A small side note to this second test: at the first try I got really bad results for Vert.x, and it got much worse when I increased the concurrency level, which was totally not what I expected. It turned out that the bottleneck was the non-blocking WebClient that I’m using in the Vert.x example. It has a default max size for its connection pool of 5 connections. Setting it to 100 solved the issue. In hindsight, it’s somehow obvious, but it took me quite some time to figure that out since it was also not really mentioned in the documentation.

Conclusion

There is no framework that is the best for each and every use case. Vert.x is a good choice for an event-driven microservice architecture that can handle many parallel requests in a resource-efficient way.

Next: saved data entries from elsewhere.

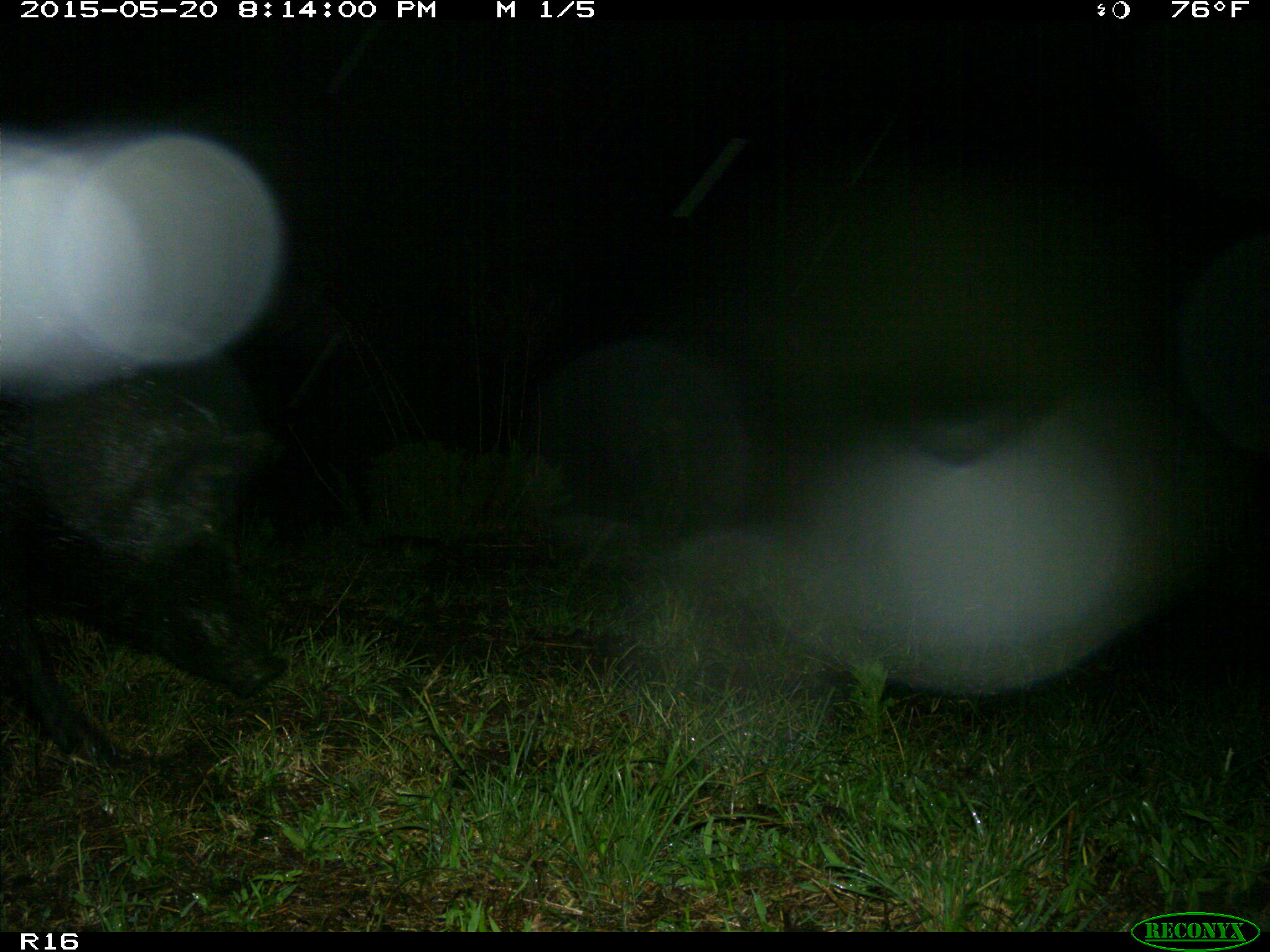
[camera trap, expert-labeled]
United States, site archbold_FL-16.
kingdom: Animalia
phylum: Chordata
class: Mammalia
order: Artiodactyla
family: Suidae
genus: Sus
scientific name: Sus scrofa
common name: wild boar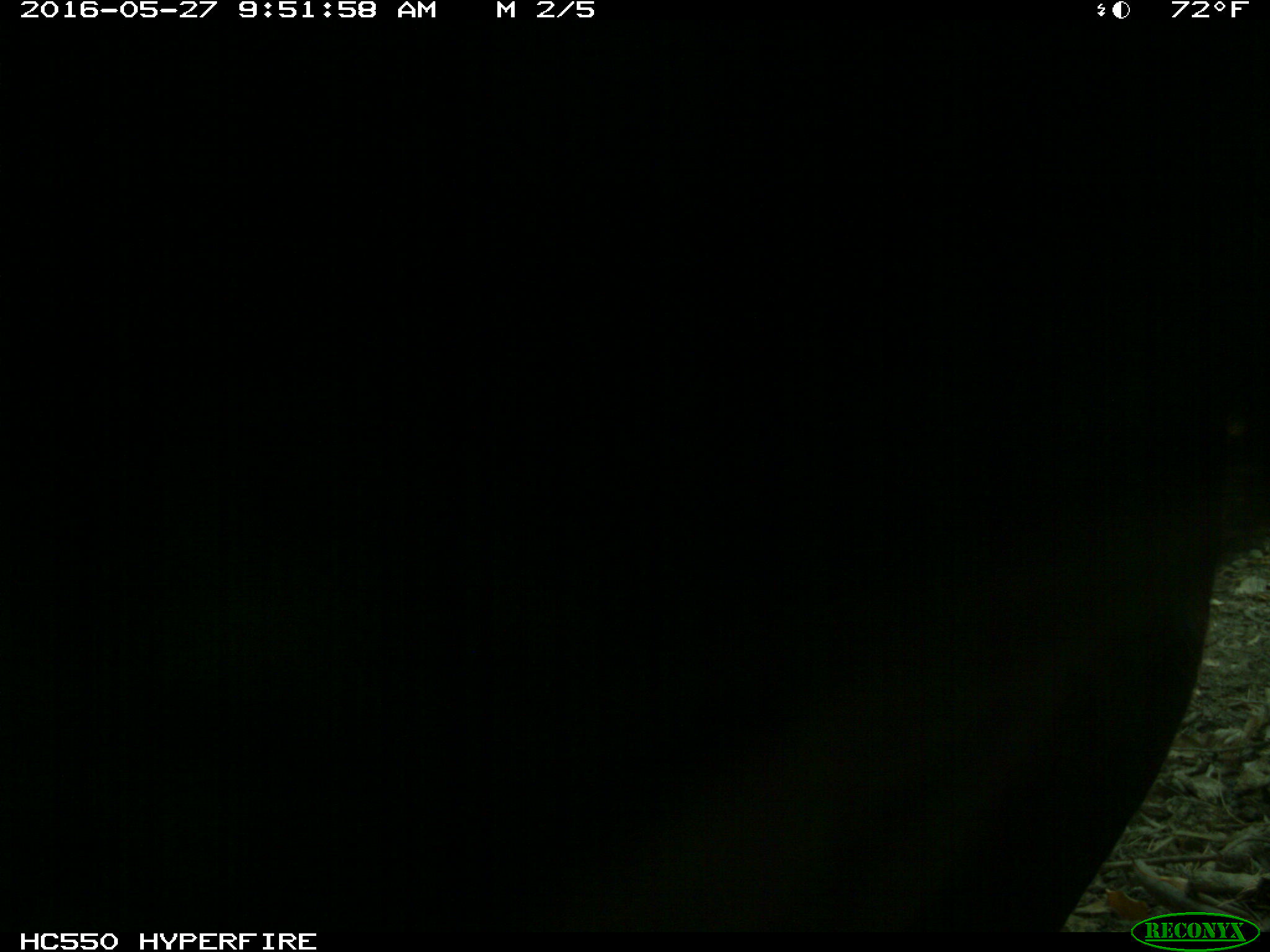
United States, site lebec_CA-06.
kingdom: Animalia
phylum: Chordata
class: Mammalia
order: Artiodactyla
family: Bovidae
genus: Bos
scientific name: Bos taurus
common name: domestic cow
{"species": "Bos taurus (domestic cow)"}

But that comes with the price of a higher implementation effort, compared to for example Spring Boot, which is often more convenient to use (as you can also see in my little code examples above). Spring Boot also offers some tools for reactive programming, but they are just added to the existing Spring framework (since version 5). Whereas Vert.x is completely rooted in the reactive concept, which makes it feel much more natural and consequent for me to implement reactive code in Vert.x.